If S is positive definite (or semidefinite) at all points x, then the function f(x) is convex
Machine learning produces “loss functions” with hundreds of thousands of variables. They measure the error-which we minimize. But computing all the second derivatives is completely impossible. We use first derivatives to tell us a direction to move-the error drops fastest in the steepest direction. Then we take another descent step in a new direction. This is the central computation in least squares and neural nets and deep learning.
Ellipse
Stay with a positive definite matrix S. Cut through that bowl at height energy = 1, then the curve that goes around the cut is an ellipse
The axes of the tilted ellipse point along those eigenvectors of S. Length = $1/\sqrt\lambda$
SVD
If A is not square then $Ax = \lambda x$ is impossible and eigenvectors fail. SVD helps in this case
$Av_1=\sigma _1u_1$, vs are orthogonal in $R^n$. us are perpendicular to each other in $R^m$. That number r is the rank of A
$Av_{r+1} = 0$
$AV = U\Sigma$. V and U are square orthogonal matrices $V^T=V^{-1}$ because their columns are orthogonal unit vectors.
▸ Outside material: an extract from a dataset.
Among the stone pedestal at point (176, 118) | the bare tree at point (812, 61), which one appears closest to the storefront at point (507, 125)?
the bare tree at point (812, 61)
SVD: $A=U\Sigma V^T$. Reduced SVD so that $\Sigma _r$ is square
A special property of the SVD is that those pieces come in order of importance. $\sigma _1u_1v_1^T$ is the closest rank 1 matrix to A. The sum of the first k pieces is the best rank k approximation of A
Eckart-Young
$A^TA=V\Sigma^T\Sigma V^T$. V contains orthonormal eigenvectors of $A^TA$. $\sigma_i^2$ are the nonzero eigenvalues of both for both $A^TA$ and $AA^T$
KL transform’s connection to SVD
KL begins with a covariance matrix V of a zero-mean random process. V is symmetric and positive definite or semidefinite. In general V could be an infinite matrix or a covariance function. Then the KL expansion will be an infinite series. The KL transform is a stochastic (random) form of Principal Component Analysis
The Geometry of the SVD
The SVD separates a matrix into (orthogonal) x (diagonal) x (orthogonal). The orthogonal matrices U and V rotate the plane. The diagonal matrix stretches it along the axes.
Finite difference
The discrete form of a derivative is a finite difference. The discrete form of an integral is a sum.
D corresponds to the backward difference $f(x) - f(x - \Delta x)$
The eigenvectors v of $D^TD$ are the right singular vectors of D. They are discrete sines, u are discrete cosines. $\sqrt2V$ These are the famous DST and DCT matrices-Discrete Sine Transform and Discrete Cosine Transform. The DCT matrix has been the backbone of JPEG image compression. Actually JPEG increases U to 8 by 8, which reduces the “blockiness” of the image. 8 by 8 blocks of pixels are transformed by a two-dimensional DCT -then compressed and transmitted.